Service providers such as shops, restaurants, hairdressers, banks, local authorities and government departments will have to make reasonable adjustments to overcome physical barriers that continue to make access to their services impossible or unreasonably difficult for disabled people from October 2004.

The Minister for Disabled People reassured business that making the changes makes sense.

"There are over 8.5 million disabled people in the UK, with an estimated collective spending power in excess of £45 billion a year. It makes good economic sense as well as being right to attract as many of these customers as possible by improving access to services," she said.

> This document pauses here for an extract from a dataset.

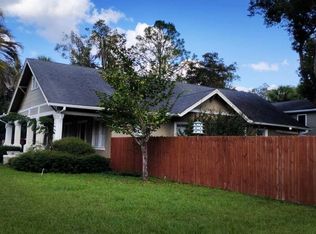 624 N Jefferson St, Perry, FL 32347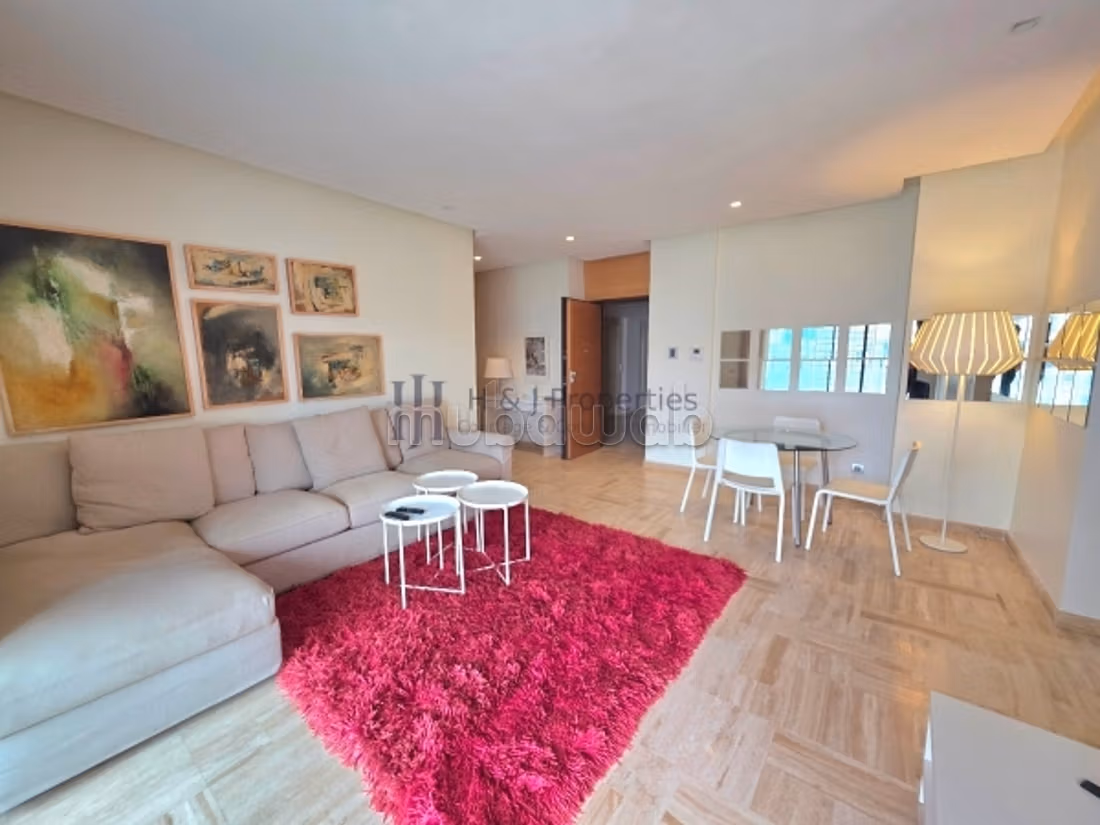Appartement 101 m² à Casablanca Finance City — 9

The new rights build on the duty service providers currently have to make "reasonable adjustments" to the way they provide services.

A revised Code of Practice to be published by the Disability Rights Commission will explain the new duties and advise businesses and other service providers how to improve the way they serve disabled customers.

Bert Massie, Chairman of the Disability Rights Commission, said, "There are 8.5 million disabled people in the UK who are often excluded from participating in society because of the lack of access. A visit to the doctor or dentist, the shops, pubs or leisure facilities can be fraught with difficulty and, for some, impossible.

"These new rights will not only mean that disabled people can enjoy many of the freedoms and independence that non-disabled people take for granted, they will have a positive benefit for all – for older people, the parent with the pushchair to someone carrying heavy shopping. The DRC is here to offer help and advice for businesses and service providers so that they are ready for 2004."